## YOUR INSTRUCTIONS
Could you copy out, word for word, the whole post below on charity as a form of activism?

## TEXT PASSAGE
“Charity” Is Totally Badass Activism

I started out by thinking of my approach to persuasion and argument as charitable. It’s a nice way to think about and respond to other people. It’s going the extra mile in really making sure you’re addressing what they’re saying and doing the best job of defending your position.

But then I thought that it wasn’t a good idea to think of this approach as just the nice thing to do. That makes it seem like something good, but not in any way obligatory or incumbent on us. It also made it seem like I thought we should always be nice and gentle and sweet to people who are wrong in really harmful ways, and I don’t think that.

So then I thought the issue could be reframed as one of due diligence. That in a specific set of contexts, in which we’re discussing with people (even if it’s the whole internet) whose minds we’re trying to change and whose minds we think we can change, we have a set of responsibilities, even duties, that constitute proper and productive discussion.

But people still think that I’m in favor of not calling out badness and harm properly, of censoring ourselves so that we can fit in, be nice, be accepted, not cause too many problems. None of that is true. So here’s another way to think about the things I’ve been talking about.

“Charity” doesn’t have to be “accomodationist,” moderate, forgiving, tolerant of intolerance. “Charity” can be the most intense, powerful, evangelistic form of activism.

raisevoice

This gets used again because I like it so much. Although, it should say “Don’t just raise your voice.” Because speaking out is important too.

Being charitable means your arguments hit exactly where they need to, since you understand the position of the other side. It means you can address the strongest part of someone else’s argument, because you know what makes it compelling to them.

Being diligent means you care about doing argumentation right, and that you make stronger, more compelling arguments as a result. It means you fight fair, and thereby demand respect from those you’re trying to win over.

Steelmanning means you can take down an especially strong argument, leaving the one you’re actually addressing in pieces beneath it. It means no one can run away from the argument with the excuse that you didn’t take them seriously or address them properly.

## RECORDED DATA
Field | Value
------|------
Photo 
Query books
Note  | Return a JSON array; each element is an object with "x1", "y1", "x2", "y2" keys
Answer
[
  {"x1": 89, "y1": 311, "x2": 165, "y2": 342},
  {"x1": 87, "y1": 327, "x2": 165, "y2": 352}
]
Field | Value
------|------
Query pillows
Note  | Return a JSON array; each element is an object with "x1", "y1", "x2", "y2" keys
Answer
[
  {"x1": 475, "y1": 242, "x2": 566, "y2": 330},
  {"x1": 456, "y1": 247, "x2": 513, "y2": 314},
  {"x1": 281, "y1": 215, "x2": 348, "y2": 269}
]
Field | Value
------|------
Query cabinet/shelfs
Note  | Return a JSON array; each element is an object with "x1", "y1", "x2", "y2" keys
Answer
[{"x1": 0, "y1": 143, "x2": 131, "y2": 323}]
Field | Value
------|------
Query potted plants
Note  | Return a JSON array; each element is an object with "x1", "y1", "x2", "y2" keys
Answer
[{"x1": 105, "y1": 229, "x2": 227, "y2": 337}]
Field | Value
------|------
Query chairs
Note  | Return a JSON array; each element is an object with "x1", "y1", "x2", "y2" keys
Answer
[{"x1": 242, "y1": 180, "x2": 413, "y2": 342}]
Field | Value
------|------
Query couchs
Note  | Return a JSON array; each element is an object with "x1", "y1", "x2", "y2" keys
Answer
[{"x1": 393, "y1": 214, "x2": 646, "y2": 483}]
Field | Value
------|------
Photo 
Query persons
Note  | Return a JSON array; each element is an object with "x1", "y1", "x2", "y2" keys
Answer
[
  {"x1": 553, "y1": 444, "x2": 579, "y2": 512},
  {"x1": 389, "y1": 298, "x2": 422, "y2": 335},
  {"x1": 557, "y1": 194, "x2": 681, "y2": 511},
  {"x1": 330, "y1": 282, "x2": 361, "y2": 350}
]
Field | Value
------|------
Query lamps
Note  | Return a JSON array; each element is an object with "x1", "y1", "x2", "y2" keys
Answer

## ANSWER FOR THE TASK
“Charity” Is Totally Badass Activism

I started out by thinking of my approach to persuasion and argument as charitable. It’s a nice way to think about and respond to other people. It’s going the extra mile in really making sure you’re addressing what they’re saying and doing the best job of defending your position.

But then I thought that it wasn’t a good idea to think of this approach as just the nice thing to do. That makes it seem like something good, but not in any way obligatory or incumbent on us. It also made it seem like I thought we should always be nice and gentle and sweet to people who are wrong in really harmful ways, and I don’t think that.

So then I thought the issue could be reframed as one of due diligence. That in a specific set of contexts, in which we’re discussing with people (even if it’s the whole internet) whose minds we’re trying to change and whose minds we think we can change, we have a set of responsibilities, even duties, that constitute proper and productive discussion.

But people still think that I’m in favor of not calling out badness and harm properly, of censoring ourselves so that we can fit in, be nice, be accepted, not cause too many problems. None of that is true. So here’s another way to think about the things I’ve been talking about.

“Charity” doesn’t have to be “accomodationist,” moderate, forgiving, tolerant of intolerance. “Charity” can be the most intense, powerful, evangelistic form of activism.

raisevoice

This gets used again because I like it so much. Although, it should say “Don’t just raise your voice.” Because speaking out is important too.

Being charitable means your arguments hit exactly where they need to, since you understand the position of the other side. It means you can address the strongest part of someone else’s argument, because you know what makes it compelling to them.

Being diligent means you care about doing argumentation right, and that you make stronger, more compelling arguments as a result. It means you fight fair, and thereby demand respect from those you’re trying to win over.

Steelmanning means you can take down an especially strong argument, leaving the one you’re actually addressing in pieces beneath it. It means no one can run away from the argument with the excuse that you didn’t take them seriously or address them properly.